- _Actions to take_:
[1] In the kitchen sink guide, how thick is the stainless steel used for the Abode Steel Belfast sink?
[2] In the kitchen sink guide, rewrite the part starting at "A double-bowl set-up" and ending at "improving the workflow?", changing "double-bowl" to "twin-bowl".
[3] Write the next part of the kitchen sink guide, starting after its final sentence.

- _Passage to read_:
What are the different materials for kitchen sinks?

A sink has to be practical and hard-wearing so choose wisely and do your research when it comes to materials.

Stainless-steel is durable, lightweight, and good value for money, plus coordinates well with a range of taps.

If you are looking for a more design-led solution, consider investing in an engineered composite that is made to be heat and scratch resistant.

If your style is more traditional, how about a ceramic sink? The material is easy to clean, plus scratch and stain resistant.

How big should I go?

A double-bowl set-up could be more practical if you don’t have a utility – or why not have two sinks at either end of a run of units, separating handwashing from food preparation and improving the workflow?

Think about what kit you have in your kitchen, down to pan size and number of plates you’ll need to wash up and make sure your chosen sink’s dimensions can accommodate. Get the tape measure out and measure those casserole dishes if you need to.

The Abode Steel Belfast sink in a brushed steel finish, £515, is a modern take on a design classic made from 1.2mm-thick 304-grade brushed stainless steel. It has an Orbit waste with easy empty and a 90mm waste hole for a waste disposal unit, plus a flush-plate overflow.

- _Listed entries_:
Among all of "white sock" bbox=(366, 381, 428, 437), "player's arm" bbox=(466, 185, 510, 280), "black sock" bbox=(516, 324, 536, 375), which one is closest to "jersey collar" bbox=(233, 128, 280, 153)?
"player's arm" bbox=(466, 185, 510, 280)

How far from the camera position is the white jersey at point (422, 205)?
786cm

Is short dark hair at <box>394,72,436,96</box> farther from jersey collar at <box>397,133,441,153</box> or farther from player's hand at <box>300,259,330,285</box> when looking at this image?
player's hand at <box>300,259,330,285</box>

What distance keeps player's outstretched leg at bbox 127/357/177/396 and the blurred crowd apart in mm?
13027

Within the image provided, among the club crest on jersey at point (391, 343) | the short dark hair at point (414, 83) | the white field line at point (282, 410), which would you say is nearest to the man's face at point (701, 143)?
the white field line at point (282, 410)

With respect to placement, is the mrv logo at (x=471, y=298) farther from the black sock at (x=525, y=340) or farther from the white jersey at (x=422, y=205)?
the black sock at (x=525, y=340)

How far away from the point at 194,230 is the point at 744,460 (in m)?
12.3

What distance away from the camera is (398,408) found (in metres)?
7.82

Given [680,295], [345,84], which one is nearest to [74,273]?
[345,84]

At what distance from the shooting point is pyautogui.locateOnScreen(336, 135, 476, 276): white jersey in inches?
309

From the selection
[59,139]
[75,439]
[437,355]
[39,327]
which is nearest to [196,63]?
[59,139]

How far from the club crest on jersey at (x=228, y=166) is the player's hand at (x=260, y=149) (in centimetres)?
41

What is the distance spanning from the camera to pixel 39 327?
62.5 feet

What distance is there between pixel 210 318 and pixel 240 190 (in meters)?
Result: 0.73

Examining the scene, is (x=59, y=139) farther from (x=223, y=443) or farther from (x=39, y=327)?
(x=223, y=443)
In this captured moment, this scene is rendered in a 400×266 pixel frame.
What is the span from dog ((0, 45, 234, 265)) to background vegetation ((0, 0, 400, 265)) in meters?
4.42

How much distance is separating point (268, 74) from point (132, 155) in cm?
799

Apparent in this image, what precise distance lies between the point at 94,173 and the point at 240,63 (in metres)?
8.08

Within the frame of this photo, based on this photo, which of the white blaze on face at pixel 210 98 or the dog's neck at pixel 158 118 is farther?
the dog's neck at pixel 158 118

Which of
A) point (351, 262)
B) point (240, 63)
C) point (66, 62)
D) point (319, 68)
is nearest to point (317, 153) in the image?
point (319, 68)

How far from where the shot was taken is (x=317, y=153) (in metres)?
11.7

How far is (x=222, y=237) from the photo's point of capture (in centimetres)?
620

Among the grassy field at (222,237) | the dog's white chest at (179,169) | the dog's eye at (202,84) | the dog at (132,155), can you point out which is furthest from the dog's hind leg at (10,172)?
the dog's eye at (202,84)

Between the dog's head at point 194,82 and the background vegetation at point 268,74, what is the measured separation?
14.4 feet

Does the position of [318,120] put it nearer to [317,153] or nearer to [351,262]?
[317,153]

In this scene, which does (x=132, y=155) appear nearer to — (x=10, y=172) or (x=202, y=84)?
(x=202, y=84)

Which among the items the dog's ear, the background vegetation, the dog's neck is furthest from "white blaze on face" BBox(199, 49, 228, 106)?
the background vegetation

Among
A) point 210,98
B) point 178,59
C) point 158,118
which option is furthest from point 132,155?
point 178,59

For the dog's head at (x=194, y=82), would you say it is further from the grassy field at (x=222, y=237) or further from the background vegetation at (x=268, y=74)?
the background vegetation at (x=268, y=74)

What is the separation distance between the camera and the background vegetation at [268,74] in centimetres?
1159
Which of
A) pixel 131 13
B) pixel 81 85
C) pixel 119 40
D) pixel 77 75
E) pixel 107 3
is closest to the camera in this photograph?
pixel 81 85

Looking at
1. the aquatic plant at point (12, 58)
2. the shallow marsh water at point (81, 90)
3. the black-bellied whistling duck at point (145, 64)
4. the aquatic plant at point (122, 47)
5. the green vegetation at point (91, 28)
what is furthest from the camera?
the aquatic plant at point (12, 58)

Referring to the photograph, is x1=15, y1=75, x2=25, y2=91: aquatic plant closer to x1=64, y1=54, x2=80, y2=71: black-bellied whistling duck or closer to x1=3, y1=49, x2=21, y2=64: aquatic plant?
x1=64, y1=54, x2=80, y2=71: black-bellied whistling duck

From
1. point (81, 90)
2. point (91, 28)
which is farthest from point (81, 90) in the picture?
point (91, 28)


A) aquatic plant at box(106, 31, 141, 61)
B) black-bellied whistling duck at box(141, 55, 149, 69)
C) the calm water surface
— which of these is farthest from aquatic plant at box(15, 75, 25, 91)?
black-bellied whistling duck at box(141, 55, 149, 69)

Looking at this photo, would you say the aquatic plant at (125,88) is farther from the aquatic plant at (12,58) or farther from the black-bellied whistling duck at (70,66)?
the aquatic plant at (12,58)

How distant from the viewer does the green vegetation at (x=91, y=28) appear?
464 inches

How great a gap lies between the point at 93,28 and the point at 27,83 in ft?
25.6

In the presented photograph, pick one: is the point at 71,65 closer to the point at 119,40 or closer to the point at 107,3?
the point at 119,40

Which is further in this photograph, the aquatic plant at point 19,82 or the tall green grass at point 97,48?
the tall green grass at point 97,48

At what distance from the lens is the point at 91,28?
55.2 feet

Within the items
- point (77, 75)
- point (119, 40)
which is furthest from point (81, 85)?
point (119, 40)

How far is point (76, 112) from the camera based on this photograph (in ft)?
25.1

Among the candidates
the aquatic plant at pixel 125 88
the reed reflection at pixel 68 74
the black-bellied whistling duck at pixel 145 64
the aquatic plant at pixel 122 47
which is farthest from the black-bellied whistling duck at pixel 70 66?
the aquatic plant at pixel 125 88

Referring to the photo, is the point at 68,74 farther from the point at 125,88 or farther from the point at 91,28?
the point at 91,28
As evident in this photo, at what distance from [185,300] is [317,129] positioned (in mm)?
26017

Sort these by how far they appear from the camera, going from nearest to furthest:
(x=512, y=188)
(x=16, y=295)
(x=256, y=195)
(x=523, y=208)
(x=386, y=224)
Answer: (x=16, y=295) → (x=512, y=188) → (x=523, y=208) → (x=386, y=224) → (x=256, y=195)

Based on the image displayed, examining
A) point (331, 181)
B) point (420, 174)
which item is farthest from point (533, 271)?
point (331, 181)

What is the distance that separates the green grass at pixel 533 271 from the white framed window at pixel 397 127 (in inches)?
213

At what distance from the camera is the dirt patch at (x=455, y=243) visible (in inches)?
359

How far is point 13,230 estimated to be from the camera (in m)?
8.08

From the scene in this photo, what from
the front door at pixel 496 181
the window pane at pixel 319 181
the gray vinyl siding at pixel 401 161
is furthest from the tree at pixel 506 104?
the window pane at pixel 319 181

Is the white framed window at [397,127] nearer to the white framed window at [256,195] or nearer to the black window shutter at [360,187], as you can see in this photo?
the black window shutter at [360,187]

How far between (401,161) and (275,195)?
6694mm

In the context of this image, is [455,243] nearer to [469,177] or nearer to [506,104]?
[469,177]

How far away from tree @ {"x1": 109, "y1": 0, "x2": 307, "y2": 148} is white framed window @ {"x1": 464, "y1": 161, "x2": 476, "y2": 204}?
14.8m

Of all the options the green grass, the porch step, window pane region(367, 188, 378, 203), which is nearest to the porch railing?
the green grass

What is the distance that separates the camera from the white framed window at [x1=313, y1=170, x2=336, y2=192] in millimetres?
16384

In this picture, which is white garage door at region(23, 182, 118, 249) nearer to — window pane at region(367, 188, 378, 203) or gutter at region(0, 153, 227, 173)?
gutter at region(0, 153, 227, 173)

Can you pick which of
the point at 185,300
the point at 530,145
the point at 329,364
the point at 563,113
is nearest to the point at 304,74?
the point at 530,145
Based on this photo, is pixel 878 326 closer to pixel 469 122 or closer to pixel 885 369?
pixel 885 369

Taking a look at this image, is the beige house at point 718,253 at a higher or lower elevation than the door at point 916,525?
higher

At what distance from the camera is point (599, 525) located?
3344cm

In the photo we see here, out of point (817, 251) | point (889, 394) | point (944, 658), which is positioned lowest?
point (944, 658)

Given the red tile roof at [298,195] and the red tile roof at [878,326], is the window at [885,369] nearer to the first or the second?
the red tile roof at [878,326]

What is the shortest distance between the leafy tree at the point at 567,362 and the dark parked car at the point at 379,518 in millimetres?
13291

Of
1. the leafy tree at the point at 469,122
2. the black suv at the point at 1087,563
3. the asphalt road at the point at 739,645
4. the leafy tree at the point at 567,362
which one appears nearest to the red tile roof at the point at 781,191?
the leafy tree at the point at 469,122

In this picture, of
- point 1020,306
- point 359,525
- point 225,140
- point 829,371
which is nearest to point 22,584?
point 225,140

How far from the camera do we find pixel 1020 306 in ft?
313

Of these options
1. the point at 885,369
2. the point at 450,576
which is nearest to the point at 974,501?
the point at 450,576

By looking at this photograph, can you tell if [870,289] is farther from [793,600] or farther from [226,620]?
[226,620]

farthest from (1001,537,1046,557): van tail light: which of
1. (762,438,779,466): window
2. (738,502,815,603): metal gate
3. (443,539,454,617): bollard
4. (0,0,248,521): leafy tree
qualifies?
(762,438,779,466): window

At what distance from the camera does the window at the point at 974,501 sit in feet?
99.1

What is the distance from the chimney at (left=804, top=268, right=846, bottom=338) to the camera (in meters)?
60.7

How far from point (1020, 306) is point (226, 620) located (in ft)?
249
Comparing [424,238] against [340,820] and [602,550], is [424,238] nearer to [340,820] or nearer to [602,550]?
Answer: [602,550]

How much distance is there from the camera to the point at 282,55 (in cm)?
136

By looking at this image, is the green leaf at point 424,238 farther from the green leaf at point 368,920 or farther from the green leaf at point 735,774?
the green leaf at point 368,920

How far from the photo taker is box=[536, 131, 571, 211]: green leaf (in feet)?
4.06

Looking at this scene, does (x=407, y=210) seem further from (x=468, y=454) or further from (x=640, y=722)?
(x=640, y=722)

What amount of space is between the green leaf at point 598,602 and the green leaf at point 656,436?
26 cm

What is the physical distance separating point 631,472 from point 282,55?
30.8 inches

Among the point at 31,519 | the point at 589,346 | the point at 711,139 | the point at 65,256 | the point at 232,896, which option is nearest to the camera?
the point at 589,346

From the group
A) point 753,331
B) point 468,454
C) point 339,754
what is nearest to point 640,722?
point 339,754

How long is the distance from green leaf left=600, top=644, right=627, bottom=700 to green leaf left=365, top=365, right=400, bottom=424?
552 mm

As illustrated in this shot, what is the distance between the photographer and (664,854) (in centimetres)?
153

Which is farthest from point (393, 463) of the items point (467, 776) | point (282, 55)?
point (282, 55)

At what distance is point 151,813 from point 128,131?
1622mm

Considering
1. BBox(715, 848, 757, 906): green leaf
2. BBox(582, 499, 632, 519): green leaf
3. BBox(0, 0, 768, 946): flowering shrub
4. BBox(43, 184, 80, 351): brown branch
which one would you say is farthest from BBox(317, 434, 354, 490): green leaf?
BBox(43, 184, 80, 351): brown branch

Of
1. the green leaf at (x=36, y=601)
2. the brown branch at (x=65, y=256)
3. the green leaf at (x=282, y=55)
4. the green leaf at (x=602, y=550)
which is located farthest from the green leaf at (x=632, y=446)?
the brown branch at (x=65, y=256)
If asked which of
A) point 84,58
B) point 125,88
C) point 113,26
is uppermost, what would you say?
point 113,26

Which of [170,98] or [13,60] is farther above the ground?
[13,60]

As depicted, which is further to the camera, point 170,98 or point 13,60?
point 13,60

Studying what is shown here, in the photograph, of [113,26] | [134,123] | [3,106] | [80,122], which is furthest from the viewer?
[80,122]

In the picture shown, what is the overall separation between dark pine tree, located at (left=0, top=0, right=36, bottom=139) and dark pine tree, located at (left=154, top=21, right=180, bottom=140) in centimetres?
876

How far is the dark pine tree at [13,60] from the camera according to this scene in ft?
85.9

- _Answers to the exercises_:
[1] 1.2mm

[2]
A twin-bowl set-up could be more practical if you don’t have a utility – or why not have two sinks at either end of a run of units, separating handwashing from food preparation and improving the workflow?

[3]
The Zenun 10 110cm sink from The 1810 Company is ideal for keen chefs, as you can add an array of accessories, including a colander, natural bamboo garnish and chopping boards, a drainer, and drying racks to your design. The sink can be flush mounted or inset with a satin finish and is available in four different sizes. Prices start from £1340 for the 110cm-wide double bowl, with accessories priced between £60 for the small and £240 for the large garnish board.
Blanco’s Etagon sink is available in 11 colours, including Anthracite, Rock Grey, Alu Metallic, Pearl Grey, and the new Concrete. It is made from Silgranit, a heat, acid, and scratch-resistant stone-like material. This sink is available in the standard 500-U size, £634, or with a large bowl (700-U). The shown stainless steel top rails cost an extra £120.

Which design should I go for?

Choose from a wide range of colours and finishes from anthracite, white and matt black to brushed stainless-steel with a rose gold finish, or even patina copper.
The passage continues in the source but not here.